THINGS TO DO:
1) Which thiazolidinediones does the PPARgamma abstract name?
2) According to the PPARgamma abstract, why may the role of PPARgamma in the liver not have been fully appreciated? Answer in one to three sentences.
3) How would you render this sentence from the PPARgamma abstract in Spanish: "It is concluded that liver-specific effects associated with TZD antidiabetics may become relevant under conditions of selective PPARgamma up-regulation in the liver."

Toxicological consequences of altered peroxisome proliferator-activated receptor gamma (PPARgamma) expression in the liver: insights from models of obesity and type 2 diabetes.

The pivotal role of peroxisome proliferator-activated receptor gamma (PPARgamma) in the liver, although important for the regulation of genes involved in glucose and lipid metabolism, has generally not been fully appreciated. This may be due to the fact that PPARgamma, in contrast to PPARalpha or PPARdelta, is not abundantly expressed in liver under normal conditions. However, recent findings have revealed that in several murine models of obesity and type 2 diabetes mellitus (T2DM), PPARgamma mRNA and receptor protein are highly up-regulated in the liver, and that the receptor causes increased transcriptional activity as demonstrated by the activation of PPARgamma-responsive genes in the liver. Prolonged treatment of obese and diabetic mice, but not of lean control mice, with the selective PPARgamma ligands and activators, thiazolidinediones (TZDs), including troglitazone, rosiglitazone, or pioglitazone, has resulted in the development of severe hepatic centrilobular steatosis. In contrast to these effects in hepatocytes, TZD-mediated effects on Kupffer cells (down-regulation of proinflammatory cytokines) seem to be PPARgamma-independent. In view of the findings that sustained hepatic steatosis can lead to steatohepatitis and/or fibrosis and that troglitazone (but not the other TZDs) has been associated with rare but serious hepatotoxicity in patients, further insight into PPARgamma-mediated versus non-PPARgamma-mediated effects of TZDs is desirable. It is concluded that liver-specific effects associated with TZD antidiabetics may become relevant under conditions of selective PPARgamma up-regulation in the liver. Therefore, receptor expression in human liver tissue of obese and T2DM patients should deserve increased consideration in the future.

DATA UNDER STUDY:

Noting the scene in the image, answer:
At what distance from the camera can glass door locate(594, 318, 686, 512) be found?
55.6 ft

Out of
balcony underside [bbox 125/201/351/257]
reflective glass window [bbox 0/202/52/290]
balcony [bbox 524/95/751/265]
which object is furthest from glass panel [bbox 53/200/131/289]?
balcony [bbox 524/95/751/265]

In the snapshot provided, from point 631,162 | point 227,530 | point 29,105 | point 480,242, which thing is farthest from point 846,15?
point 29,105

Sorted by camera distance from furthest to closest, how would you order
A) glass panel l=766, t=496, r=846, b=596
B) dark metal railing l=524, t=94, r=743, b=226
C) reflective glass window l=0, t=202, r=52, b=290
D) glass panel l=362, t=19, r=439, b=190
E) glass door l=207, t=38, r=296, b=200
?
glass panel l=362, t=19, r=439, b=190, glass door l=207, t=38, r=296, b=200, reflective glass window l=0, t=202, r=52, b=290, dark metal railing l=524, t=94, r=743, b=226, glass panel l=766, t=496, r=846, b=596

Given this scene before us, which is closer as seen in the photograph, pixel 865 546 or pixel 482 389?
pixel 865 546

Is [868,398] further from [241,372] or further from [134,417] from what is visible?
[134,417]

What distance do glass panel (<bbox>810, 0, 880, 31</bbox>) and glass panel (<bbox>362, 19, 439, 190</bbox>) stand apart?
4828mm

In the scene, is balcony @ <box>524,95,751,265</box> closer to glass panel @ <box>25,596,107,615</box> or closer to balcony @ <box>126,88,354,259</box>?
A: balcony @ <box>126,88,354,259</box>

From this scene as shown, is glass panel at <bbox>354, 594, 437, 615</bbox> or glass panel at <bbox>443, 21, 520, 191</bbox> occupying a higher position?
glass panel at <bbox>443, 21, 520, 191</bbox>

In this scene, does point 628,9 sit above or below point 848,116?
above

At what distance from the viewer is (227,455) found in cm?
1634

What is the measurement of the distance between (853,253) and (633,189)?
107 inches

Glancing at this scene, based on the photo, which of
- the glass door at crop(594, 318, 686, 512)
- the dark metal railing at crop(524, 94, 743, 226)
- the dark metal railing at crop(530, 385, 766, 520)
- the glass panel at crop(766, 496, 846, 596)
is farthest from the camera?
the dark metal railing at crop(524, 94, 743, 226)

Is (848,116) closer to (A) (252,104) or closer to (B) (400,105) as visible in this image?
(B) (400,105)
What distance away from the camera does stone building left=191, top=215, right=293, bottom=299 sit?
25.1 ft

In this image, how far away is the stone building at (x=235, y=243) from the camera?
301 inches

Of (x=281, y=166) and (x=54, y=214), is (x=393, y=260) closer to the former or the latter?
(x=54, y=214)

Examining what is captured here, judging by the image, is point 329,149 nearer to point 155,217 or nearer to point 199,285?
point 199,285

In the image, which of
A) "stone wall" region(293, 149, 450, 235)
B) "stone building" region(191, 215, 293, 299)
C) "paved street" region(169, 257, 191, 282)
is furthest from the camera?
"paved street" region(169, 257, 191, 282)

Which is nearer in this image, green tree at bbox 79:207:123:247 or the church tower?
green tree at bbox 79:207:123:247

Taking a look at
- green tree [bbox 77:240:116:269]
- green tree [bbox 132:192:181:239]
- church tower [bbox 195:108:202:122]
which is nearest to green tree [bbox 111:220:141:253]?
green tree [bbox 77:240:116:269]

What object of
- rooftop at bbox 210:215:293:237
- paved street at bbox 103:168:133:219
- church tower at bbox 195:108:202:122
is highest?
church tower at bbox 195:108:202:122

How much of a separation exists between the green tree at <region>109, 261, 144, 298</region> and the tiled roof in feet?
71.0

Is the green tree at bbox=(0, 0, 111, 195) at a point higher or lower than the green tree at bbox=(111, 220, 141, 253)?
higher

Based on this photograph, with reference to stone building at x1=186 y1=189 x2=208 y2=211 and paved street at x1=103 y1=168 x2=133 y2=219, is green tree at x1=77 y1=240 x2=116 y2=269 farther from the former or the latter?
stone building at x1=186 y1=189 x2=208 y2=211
---
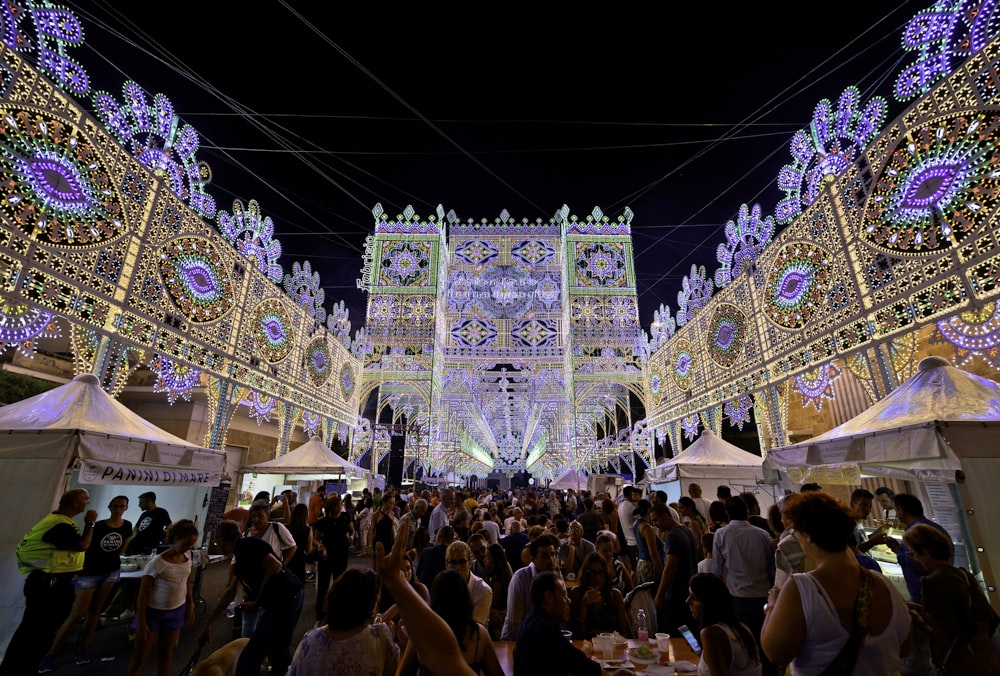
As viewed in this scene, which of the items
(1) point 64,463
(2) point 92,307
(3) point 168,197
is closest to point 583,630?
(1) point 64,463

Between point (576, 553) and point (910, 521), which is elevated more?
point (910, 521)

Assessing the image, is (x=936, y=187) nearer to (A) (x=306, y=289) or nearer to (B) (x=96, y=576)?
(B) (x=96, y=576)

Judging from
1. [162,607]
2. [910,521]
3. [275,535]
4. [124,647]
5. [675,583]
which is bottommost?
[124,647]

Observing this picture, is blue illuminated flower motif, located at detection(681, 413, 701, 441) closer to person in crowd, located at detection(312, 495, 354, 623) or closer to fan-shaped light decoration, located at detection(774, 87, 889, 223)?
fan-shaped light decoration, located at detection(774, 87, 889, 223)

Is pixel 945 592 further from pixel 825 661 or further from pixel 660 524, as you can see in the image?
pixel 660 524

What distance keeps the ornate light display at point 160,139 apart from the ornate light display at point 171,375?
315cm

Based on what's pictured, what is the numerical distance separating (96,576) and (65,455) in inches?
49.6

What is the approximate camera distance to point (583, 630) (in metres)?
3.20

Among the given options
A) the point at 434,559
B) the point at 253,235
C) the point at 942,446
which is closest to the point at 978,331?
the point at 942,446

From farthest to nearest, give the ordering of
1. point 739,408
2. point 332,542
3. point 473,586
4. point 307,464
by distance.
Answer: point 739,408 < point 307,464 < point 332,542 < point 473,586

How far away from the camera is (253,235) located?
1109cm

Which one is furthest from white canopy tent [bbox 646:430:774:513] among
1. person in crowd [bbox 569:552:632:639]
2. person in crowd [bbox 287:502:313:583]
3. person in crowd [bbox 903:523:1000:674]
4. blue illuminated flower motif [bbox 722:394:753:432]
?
---
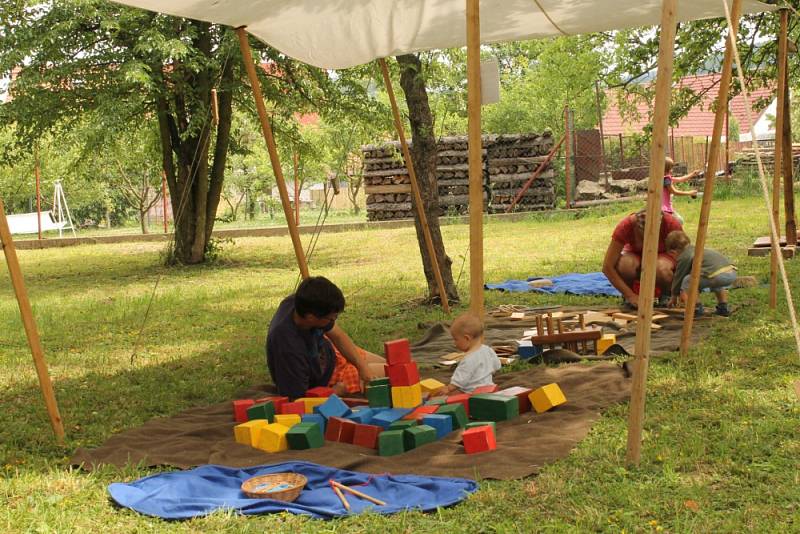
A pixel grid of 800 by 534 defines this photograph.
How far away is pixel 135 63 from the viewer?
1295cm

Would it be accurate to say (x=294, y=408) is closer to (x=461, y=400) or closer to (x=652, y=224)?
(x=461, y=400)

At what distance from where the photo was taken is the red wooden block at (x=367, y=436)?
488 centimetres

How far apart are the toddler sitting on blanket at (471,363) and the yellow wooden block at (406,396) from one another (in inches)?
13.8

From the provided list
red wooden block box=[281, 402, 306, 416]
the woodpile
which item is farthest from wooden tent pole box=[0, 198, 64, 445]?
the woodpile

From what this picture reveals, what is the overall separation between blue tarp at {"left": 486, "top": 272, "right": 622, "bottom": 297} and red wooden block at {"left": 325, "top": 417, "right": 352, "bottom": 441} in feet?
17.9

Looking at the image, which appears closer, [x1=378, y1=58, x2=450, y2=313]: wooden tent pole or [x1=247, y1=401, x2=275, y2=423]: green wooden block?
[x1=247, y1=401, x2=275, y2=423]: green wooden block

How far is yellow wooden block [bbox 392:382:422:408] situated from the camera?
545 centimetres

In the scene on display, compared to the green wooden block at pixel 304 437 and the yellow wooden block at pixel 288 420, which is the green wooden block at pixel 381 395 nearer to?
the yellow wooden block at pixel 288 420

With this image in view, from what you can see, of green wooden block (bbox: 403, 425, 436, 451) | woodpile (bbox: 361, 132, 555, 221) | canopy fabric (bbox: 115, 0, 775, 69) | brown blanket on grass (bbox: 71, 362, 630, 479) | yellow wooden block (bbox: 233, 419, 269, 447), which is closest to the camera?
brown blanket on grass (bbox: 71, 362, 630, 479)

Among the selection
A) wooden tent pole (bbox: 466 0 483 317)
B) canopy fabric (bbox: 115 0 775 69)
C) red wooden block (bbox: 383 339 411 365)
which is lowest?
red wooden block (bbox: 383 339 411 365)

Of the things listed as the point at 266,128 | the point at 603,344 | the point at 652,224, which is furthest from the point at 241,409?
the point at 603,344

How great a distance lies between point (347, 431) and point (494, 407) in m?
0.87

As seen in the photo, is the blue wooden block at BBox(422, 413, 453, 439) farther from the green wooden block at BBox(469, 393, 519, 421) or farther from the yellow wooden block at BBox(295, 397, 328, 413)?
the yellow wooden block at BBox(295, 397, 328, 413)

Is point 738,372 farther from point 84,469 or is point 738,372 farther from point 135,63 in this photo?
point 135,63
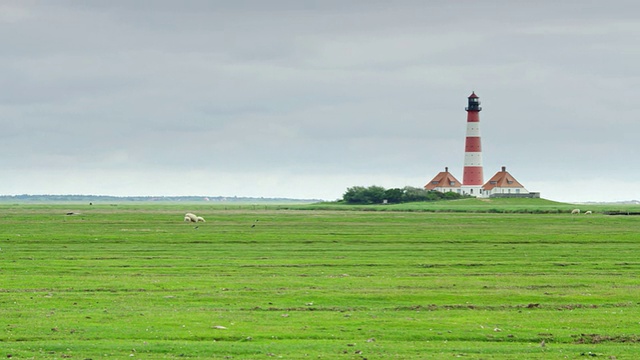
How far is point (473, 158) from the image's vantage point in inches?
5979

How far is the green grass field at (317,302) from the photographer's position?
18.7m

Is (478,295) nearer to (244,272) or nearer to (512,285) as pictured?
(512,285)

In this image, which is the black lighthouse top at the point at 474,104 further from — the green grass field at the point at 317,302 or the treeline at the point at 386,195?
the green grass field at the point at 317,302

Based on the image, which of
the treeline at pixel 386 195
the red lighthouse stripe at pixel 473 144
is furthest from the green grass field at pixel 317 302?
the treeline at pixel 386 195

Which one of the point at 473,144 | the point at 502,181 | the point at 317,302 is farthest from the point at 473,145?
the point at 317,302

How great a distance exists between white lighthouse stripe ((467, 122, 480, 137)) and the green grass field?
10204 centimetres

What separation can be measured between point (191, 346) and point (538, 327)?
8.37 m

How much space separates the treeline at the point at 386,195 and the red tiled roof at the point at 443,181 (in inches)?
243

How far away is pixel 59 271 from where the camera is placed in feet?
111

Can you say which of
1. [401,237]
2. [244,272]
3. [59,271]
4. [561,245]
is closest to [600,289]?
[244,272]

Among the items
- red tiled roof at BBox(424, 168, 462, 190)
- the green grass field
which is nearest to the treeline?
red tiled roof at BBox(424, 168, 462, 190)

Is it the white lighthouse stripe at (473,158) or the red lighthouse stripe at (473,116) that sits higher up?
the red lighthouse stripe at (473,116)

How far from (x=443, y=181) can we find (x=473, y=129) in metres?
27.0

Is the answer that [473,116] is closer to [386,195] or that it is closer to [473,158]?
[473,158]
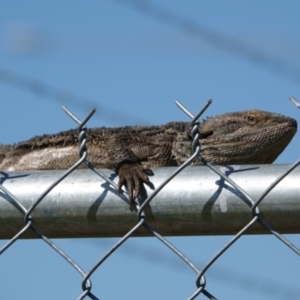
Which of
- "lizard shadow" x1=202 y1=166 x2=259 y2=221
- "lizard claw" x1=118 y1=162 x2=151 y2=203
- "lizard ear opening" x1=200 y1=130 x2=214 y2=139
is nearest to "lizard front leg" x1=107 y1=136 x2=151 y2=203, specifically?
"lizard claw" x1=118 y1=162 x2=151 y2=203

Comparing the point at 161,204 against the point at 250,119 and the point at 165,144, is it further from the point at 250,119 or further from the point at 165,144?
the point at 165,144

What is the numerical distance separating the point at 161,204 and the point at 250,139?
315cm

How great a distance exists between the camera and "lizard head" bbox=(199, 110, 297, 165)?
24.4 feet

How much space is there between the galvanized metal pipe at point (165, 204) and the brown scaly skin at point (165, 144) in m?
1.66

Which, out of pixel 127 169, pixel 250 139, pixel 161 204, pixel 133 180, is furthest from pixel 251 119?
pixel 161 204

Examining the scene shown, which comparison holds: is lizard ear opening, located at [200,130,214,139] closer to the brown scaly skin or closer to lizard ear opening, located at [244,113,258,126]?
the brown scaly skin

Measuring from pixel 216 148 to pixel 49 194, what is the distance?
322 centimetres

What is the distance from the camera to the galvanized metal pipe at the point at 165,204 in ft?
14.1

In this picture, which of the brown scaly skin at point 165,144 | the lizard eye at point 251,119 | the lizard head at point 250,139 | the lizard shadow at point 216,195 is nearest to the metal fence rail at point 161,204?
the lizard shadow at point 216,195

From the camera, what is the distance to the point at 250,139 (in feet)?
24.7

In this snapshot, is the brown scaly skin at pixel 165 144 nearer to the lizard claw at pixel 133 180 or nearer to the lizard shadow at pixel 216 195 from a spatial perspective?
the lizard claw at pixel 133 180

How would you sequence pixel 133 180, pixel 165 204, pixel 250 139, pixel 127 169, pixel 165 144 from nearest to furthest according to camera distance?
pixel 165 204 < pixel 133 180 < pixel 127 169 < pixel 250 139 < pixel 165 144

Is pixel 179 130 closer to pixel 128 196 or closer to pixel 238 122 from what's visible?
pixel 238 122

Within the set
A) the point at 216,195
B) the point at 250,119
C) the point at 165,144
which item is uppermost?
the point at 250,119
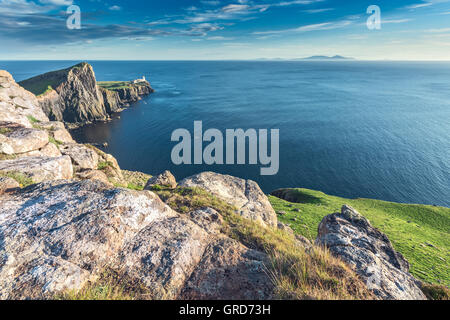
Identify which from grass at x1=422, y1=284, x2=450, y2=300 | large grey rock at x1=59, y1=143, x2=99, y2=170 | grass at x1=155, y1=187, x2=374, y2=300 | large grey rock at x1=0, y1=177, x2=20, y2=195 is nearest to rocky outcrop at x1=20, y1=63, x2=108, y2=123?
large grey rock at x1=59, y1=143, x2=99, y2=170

SOLUTION SET:
1) Troglitazone, rosiglitazone, and pioglitazone.

2) Unlike PPARalpha or PPARdelta, PPARgamma is not abundantly expressed in the liver under normal conditions. Its role in the liver may have been overlooked for that reason.

3) Se concluye que los efectos específicos del hígado asociados con los antidiabéticos TZD pueden adquirir relevancia en condiciones de regulación al alza selectiva de PPARgamma en el hígado.